With all these ideas floating around in the ether — and your friends’ weird little jokes that are merely showing their own issues — I understand why you would have some insecurities around your height. But it’s important to remember that you have given no indication that your girlfriend cares about this at all. You have internalised the idea that height, body shape and looks are the most important things in a relationship, and are projecting these insecurities on to your girlfriend, assuming that she buys into this, too. And by focusing so much on this, you are not only doing yourself a disservice by assuming that you don’t have endless wonderful qualities that make you attractive, but you are also doing your girlfriend a disservice by both assuming that after a year of dating, your girlfriend’s affection for you is still so shallow and superficial that this will be a defining issue. Also, be careful of investing so much in the idea that your girlfriend’s looks are her greatest asset instead of focusing on her personal qualities. By reducing your relationship down to a competition of superficial characteristics, you diminish your girlfriend’s personal qualities, too.
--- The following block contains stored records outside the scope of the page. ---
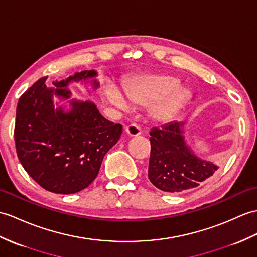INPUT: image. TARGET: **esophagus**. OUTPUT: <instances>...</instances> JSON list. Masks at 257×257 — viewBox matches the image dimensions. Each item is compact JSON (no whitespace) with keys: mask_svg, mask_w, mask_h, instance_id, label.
<instances>
[{"mask_svg":"<svg viewBox=\"0 0 257 257\" xmlns=\"http://www.w3.org/2000/svg\"><path fill=\"white\" fill-rule=\"evenodd\" d=\"M126 133L130 137H137L141 135V129L139 126H137L136 123H131L126 128Z\"/></svg>","mask_w":257,"mask_h":257,"instance_id":"1","label":"esophagus"}]
</instances>
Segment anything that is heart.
Returning <instances> with one entry per match:
<instances>
[{"label":"heart","mask_w":257,"mask_h":257,"mask_svg":"<svg viewBox=\"0 0 257 257\" xmlns=\"http://www.w3.org/2000/svg\"><path fill=\"white\" fill-rule=\"evenodd\" d=\"M170 75L141 76L124 86V92L135 105L148 106V116L156 122H168L176 116L188 97L186 88ZM107 98L119 109L129 108L130 103L119 87L109 85Z\"/></svg>","instance_id":"heart-1"}]
</instances>
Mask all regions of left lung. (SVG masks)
Listing matches in <instances>:
<instances>
[{
	"label": "left lung",
	"instance_id": "left-lung-1",
	"mask_svg": "<svg viewBox=\"0 0 257 257\" xmlns=\"http://www.w3.org/2000/svg\"><path fill=\"white\" fill-rule=\"evenodd\" d=\"M184 126L185 122L173 121L150 131L148 176L163 192L180 193L199 186L218 170V165L193 152L185 140Z\"/></svg>",
	"mask_w": 257,
	"mask_h": 257
}]
</instances>
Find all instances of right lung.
Segmentation results:
<instances>
[{
	"label": "right lung",
	"instance_id": "obj_1",
	"mask_svg": "<svg viewBox=\"0 0 257 257\" xmlns=\"http://www.w3.org/2000/svg\"><path fill=\"white\" fill-rule=\"evenodd\" d=\"M95 70L77 72L47 87V77L24 93L17 104L14 138L23 168L41 187L56 194H74L96 178L105 154L114 147L122 126L107 120L88 100L69 99L71 82L91 80L99 87ZM68 100L70 109L54 107L53 96ZM58 103H56V106Z\"/></svg>",
	"mask_w": 257,
	"mask_h": 257
}]
</instances>
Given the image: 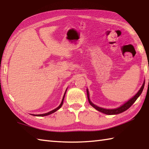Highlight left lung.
Here are the masks:
<instances>
[{
  "mask_svg": "<svg viewBox=\"0 0 149 149\" xmlns=\"http://www.w3.org/2000/svg\"><path fill=\"white\" fill-rule=\"evenodd\" d=\"M144 86H145V81L143 83L141 87V88L139 89V91L137 92V93L136 94V95H135L134 97H132L131 99H130L128 102H126L125 104H124L123 105H121V106H120L119 107L116 108V109H104V108L100 107L98 106H97V105H94L93 103H92V102L90 100V98H89V93L87 88H86V93H87V98H88L89 104H90L94 108H95L96 110H98V111L102 112L106 115H117V114H119V113L125 111L129 109V108L132 106V104L136 101V100L138 98V97L141 95V94L142 93L143 88H144Z\"/></svg>",
  "mask_w": 149,
  "mask_h": 149,
  "instance_id": "1",
  "label": "left lung"
}]
</instances>
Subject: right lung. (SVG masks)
Segmentation results:
<instances>
[{
  "instance_id": "1",
  "label": "right lung",
  "mask_w": 149,
  "mask_h": 149,
  "mask_svg": "<svg viewBox=\"0 0 149 149\" xmlns=\"http://www.w3.org/2000/svg\"><path fill=\"white\" fill-rule=\"evenodd\" d=\"M66 91H67V88H66V92H65V93H64V96H63V100H62L61 104H60V105H59V106H58V107H56V109H53V110H52V111H51L48 112V113H44V114L32 115H33V116H37V117H44V116H47V115H50V114H52V113H55V111H57L58 109H60V108L62 107V105H63V101H64V96H65V94H66Z\"/></svg>"
}]
</instances>
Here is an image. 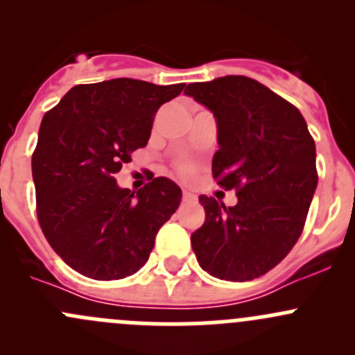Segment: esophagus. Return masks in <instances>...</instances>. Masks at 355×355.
<instances>
[{"label": "esophagus", "mask_w": 355, "mask_h": 355, "mask_svg": "<svg viewBox=\"0 0 355 355\" xmlns=\"http://www.w3.org/2000/svg\"><path fill=\"white\" fill-rule=\"evenodd\" d=\"M182 199L187 200V202H191V200L198 199V196H196L194 192H191V191H184V194H182Z\"/></svg>", "instance_id": "34e87169"}]
</instances>
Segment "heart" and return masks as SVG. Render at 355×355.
<instances>
[{
    "label": "heart",
    "instance_id": "obj_1",
    "mask_svg": "<svg viewBox=\"0 0 355 355\" xmlns=\"http://www.w3.org/2000/svg\"><path fill=\"white\" fill-rule=\"evenodd\" d=\"M177 168H178V171H180V175H184V177H191L192 170H194L189 161H180V163L177 164Z\"/></svg>",
    "mask_w": 355,
    "mask_h": 355
}]
</instances>
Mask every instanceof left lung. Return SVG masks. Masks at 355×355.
Segmentation results:
<instances>
[{"label":"left lung","mask_w":355,"mask_h":355,"mask_svg":"<svg viewBox=\"0 0 355 355\" xmlns=\"http://www.w3.org/2000/svg\"><path fill=\"white\" fill-rule=\"evenodd\" d=\"M185 94L216 118L213 177L237 192L227 207L200 196L204 225L191 237L198 263L221 280L268 273L302 234L318 185L316 146L300 111L244 75L189 84Z\"/></svg>","instance_id":"8db88e82"}]
</instances>
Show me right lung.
<instances>
[{"mask_svg": "<svg viewBox=\"0 0 355 355\" xmlns=\"http://www.w3.org/2000/svg\"><path fill=\"white\" fill-rule=\"evenodd\" d=\"M184 87L135 78L80 84L42 118L32 155L37 220L55 252L84 277L120 280L141 270L180 204L170 178L130 192L114 173L148 144L156 111Z\"/></svg>", "mask_w": 355, "mask_h": 355, "instance_id": "add662e5", "label": "right lung"}]
</instances>
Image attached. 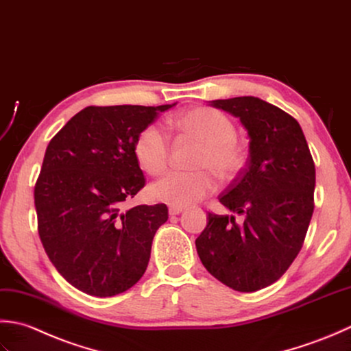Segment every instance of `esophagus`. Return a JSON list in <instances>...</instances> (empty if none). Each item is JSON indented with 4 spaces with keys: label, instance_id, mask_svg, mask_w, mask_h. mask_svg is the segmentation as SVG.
I'll return each mask as SVG.
<instances>
[{
    "label": "esophagus",
    "instance_id": "34e87169",
    "mask_svg": "<svg viewBox=\"0 0 351 351\" xmlns=\"http://www.w3.org/2000/svg\"><path fill=\"white\" fill-rule=\"evenodd\" d=\"M184 209H183V207H176V206H171L169 207V215L171 217H176V215H178V213H182Z\"/></svg>",
    "mask_w": 351,
    "mask_h": 351
}]
</instances>
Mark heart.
<instances>
[{"label":"heart","mask_w":351,"mask_h":351,"mask_svg":"<svg viewBox=\"0 0 351 351\" xmlns=\"http://www.w3.org/2000/svg\"><path fill=\"white\" fill-rule=\"evenodd\" d=\"M177 125L206 144L199 154L198 168L213 169L221 178H233L239 174L245 156L236 142V127L224 113L209 107H198L178 117ZM133 154L145 173L160 174L169 159L167 132L156 123L145 125L136 136ZM215 188L217 182L209 171H171L149 186L148 194L154 202L186 207L212 194Z\"/></svg>","instance_id":"1"}]
</instances>
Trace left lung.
I'll use <instances>...</instances> for the list:
<instances>
[{"label":"left lung","mask_w":351,"mask_h":351,"mask_svg":"<svg viewBox=\"0 0 351 351\" xmlns=\"http://www.w3.org/2000/svg\"><path fill=\"white\" fill-rule=\"evenodd\" d=\"M239 118L250 138L247 168L219 195L238 215L207 217L195 239L199 261L221 283L239 292L273 285L302 250L313 213L315 165L302 127L256 97L209 101Z\"/></svg>","instance_id":"left-lung-1"}]
</instances>
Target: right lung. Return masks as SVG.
<instances>
[{
	"mask_svg": "<svg viewBox=\"0 0 351 351\" xmlns=\"http://www.w3.org/2000/svg\"><path fill=\"white\" fill-rule=\"evenodd\" d=\"M174 106H89L49 141L34 186L39 236L56 269L84 294H121L145 273L168 207L121 206L145 186L136 136Z\"/></svg>",
	"mask_w": 351,
	"mask_h": 351,
	"instance_id": "add662e5",
	"label": "right lung"
}]
</instances>
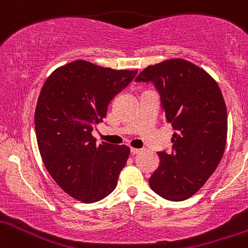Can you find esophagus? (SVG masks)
I'll use <instances>...</instances> for the list:
<instances>
[{
	"label": "esophagus",
	"instance_id": "obj_1",
	"mask_svg": "<svg viewBox=\"0 0 248 248\" xmlns=\"http://www.w3.org/2000/svg\"><path fill=\"white\" fill-rule=\"evenodd\" d=\"M139 152H141V149H136V147H131V154L137 155Z\"/></svg>",
	"mask_w": 248,
	"mask_h": 248
}]
</instances>
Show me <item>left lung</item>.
Here are the masks:
<instances>
[{
  "label": "left lung",
  "instance_id": "1",
  "mask_svg": "<svg viewBox=\"0 0 248 248\" xmlns=\"http://www.w3.org/2000/svg\"><path fill=\"white\" fill-rule=\"evenodd\" d=\"M136 82L154 83L168 123L172 151L149 179L164 199L182 202L198 192L218 168L227 138V111L219 85L204 69L180 58L144 69Z\"/></svg>",
  "mask_w": 248,
  "mask_h": 248
}]
</instances>
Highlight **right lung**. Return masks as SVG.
I'll return each mask as SVG.
<instances>
[{"label":"right lung","mask_w":248,"mask_h":248,"mask_svg":"<svg viewBox=\"0 0 248 248\" xmlns=\"http://www.w3.org/2000/svg\"><path fill=\"white\" fill-rule=\"evenodd\" d=\"M137 72L78 60L57 68L42 87L35 110L38 150L50 176L72 198L91 204L116 188L130 147L97 145L91 131Z\"/></svg>","instance_id":"add662e5"}]
</instances>
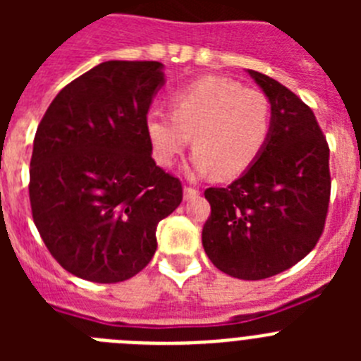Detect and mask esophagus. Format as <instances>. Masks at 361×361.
<instances>
[{
  "label": "esophagus",
  "instance_id": "obj_1",
  "mask_svg": "<svg viewBox=\"0 0 361 361\" xmlns=\"http://www.w3.org/2000/svg\"><path fill=\"white\" fill-rule=\"evenodd\" d=\"M199 195V190L191 186H184V199H191V197H197Z\"/></svg>",
  "mask_w": 361,
  "mask_h": 361
}]
</instances>
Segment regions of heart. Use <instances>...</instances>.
Segmentation results:
<instances>
[{"instance_id": "1", "label": "heart", "mask_w": 361, "mask_h": 361, "mask_svg": "<svg viewBox=\"0 0 361 361\" xmlns=\"http://www.w3.org/2000/svg\"><path fill=\"white\" fill-rule=\"evenodd\" d=\"M170 103L171 114L152 110L145 119L153 161L162 168L173 166L193 135L188 173L237 177L269 141L271 104L260 90L208 75L178 88Z\"/></svg>"}]
</instances>
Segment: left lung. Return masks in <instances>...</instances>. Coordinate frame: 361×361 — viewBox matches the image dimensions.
<instances>
[{"label": "left lung", "mask_w": 361, "mask_h": 361, "mask_svg": "<svg viewBox=\"0 0 361 361\" xmlns=\"http://www.w3.org/2000/svg\"><path fill=\"white\" fill-rule=\"evenodd\" d=\"M271 104V133L251 168L208 188L202 245L216 269L240 280L275 276L317 245L329 208V146L311 108L289 88L247 70Z\"/></svg>", "instance_id": "obj_1"}]
</instances>
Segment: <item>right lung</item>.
I'll return each instance as SVG.
<instances>
[{"instance_id": "1", "label": "right lung", "mask_w": 361, "mask_h": 361, "mask_svg": "<svg viewBox=\"0 0 361 361\" xmlns=\"http://www.w3.org/2000/svg\"><path fill=\"white\" fill-rule=\"evenodd\" d=\"M157 61H104L56 95L30 159L34 224L68 273L97 283L135 276L183 184L152 159L145 119L164 85Z\"/></svg>"}]
</instances>
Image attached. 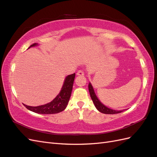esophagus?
Instances as JSON below:
<instances>
[{
  "instance_id": "34e87169",
  "label": "esophagus",
  "mask_w": 157,
  "mask_h": 157,
  "mask_svg": "<svg viewBox=\"0 0 157 157\" xmlns=\"http://www.w3.org/2000/svg\"><path fill=\"white\" fill-rule=\"evenodd\" d=\"M77 75H84V72H83V71L79 70V71H78V72L77 73Z\"/></svg>"
}]
</instances>
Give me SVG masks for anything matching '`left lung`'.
<instances>
[{"label":"left lung","mask_w":157,"mask_h":157,"mask_svg":"<svg viewBox=\"0 0 157 157\" xmlns=\"http://www.w3.org/2000/svg\"><path fill=\"white\" fill-rule=\"evenodd\" d=\"M88 90H89V92L90 97H91L93 103L94 104L95 107L98 109V110L104 114H110V115H113V114H117V113H120L121 112H123L125 111L126 109H123V110H115V109H112L111 108H109L106 107L104 104H103L99 100V99L98 98L96 93L94 92V88L92 86V84L89 82L88 84Z\"/></svg>","instance_id":"8db88e82"}]
</instances>
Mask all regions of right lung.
<instances>
[{
	"mask_svg": "<svg viewBox=\"0 0 157 157\" xmlns=\"http://www.w3.org/2000/svg\"><path fill=\"white\" fill-rule=\"evenodd\" d=\"M39 45V44L38 43H35L31 45L28 49L31 48V47L37 46ZM75 77V73L67 75L65 77L61 91L50 103L36 107L29 106L25 105V104H23V105L31 111L39 114H44V115H46V114H56L63 111L65 110L69 103L71 92H72Z\"/></svg>",
	"mask_w": 157,
	"mask_h": 157,
	"instance_id": "obj_1",
	"label": "right lung"
}]
</instances>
It’s important to remember that while there are general ideas for physical attractiveness, we tend to underestimate how subjective attraction can be, and the huge role that personality plays in how attractive we find someone. In a Match.com survey, 33 per cent of men and 43 per cent of women said they’ve fallen in love with someone they didn’t initially find attractive. Another study from University of Texas at Austin asked college students to rate the attractiveness of their classmates at the start of term, and there was usually a consensus. By the end of the semester however, their opinions of which classmates were the most attractive differed greatly because the students had got to know each other, and personality matters. Being kind, funny, intelligent, interesting, passionate, a supportive partner — these aren’t simply things people settle for as a consolation prize, they are qualities that literally make you more attractive to others. And remember that over time, physical attractiveness tends to fade for everyone so long term, it isn’t looks that keeps relationships going; it’s literally everything else.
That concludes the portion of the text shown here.